● Data to process
- Opening Delimiter -

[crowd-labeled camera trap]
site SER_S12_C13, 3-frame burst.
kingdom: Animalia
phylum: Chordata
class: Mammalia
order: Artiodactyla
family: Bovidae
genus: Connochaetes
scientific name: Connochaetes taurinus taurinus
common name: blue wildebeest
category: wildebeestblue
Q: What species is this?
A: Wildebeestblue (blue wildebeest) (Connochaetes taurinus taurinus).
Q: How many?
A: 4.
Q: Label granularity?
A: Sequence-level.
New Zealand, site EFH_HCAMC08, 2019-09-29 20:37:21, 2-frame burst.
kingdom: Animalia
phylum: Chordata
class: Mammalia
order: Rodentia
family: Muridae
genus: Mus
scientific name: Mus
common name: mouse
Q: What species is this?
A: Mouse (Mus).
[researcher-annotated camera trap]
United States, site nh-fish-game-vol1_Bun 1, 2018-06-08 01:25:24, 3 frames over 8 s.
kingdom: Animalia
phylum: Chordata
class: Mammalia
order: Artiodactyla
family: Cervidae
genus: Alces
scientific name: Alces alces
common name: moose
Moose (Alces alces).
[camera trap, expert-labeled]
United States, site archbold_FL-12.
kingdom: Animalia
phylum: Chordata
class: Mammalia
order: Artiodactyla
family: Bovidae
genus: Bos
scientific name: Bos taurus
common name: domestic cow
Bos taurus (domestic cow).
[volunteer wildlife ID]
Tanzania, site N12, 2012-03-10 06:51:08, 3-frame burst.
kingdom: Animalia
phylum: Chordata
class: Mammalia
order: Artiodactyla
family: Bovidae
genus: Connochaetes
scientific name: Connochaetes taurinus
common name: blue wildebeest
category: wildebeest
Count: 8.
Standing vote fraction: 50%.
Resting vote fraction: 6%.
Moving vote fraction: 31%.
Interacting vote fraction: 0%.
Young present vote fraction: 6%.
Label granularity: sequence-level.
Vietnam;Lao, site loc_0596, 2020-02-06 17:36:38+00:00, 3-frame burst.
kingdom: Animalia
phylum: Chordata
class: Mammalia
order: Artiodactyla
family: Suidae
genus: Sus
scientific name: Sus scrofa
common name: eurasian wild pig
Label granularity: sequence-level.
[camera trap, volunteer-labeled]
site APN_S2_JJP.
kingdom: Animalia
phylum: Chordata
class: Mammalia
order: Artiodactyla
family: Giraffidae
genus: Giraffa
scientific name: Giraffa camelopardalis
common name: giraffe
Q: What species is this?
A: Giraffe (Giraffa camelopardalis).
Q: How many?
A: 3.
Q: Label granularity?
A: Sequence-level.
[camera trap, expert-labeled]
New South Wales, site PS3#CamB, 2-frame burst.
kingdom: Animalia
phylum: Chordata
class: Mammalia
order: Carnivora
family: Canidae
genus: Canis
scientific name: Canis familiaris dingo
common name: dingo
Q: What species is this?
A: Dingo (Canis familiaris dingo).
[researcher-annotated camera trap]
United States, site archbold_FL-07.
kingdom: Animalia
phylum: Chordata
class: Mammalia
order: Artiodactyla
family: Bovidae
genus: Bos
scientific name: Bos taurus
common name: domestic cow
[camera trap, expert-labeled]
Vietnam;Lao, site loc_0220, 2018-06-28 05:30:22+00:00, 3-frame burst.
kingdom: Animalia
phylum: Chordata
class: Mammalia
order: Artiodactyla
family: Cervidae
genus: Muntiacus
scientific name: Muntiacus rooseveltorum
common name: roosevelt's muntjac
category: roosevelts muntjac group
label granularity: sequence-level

- Closing Delimiter -

● What this task involves
Could you state how many lines in the entries contain the word "Vietnam"? Reply with nothing but the number.

● Solution
2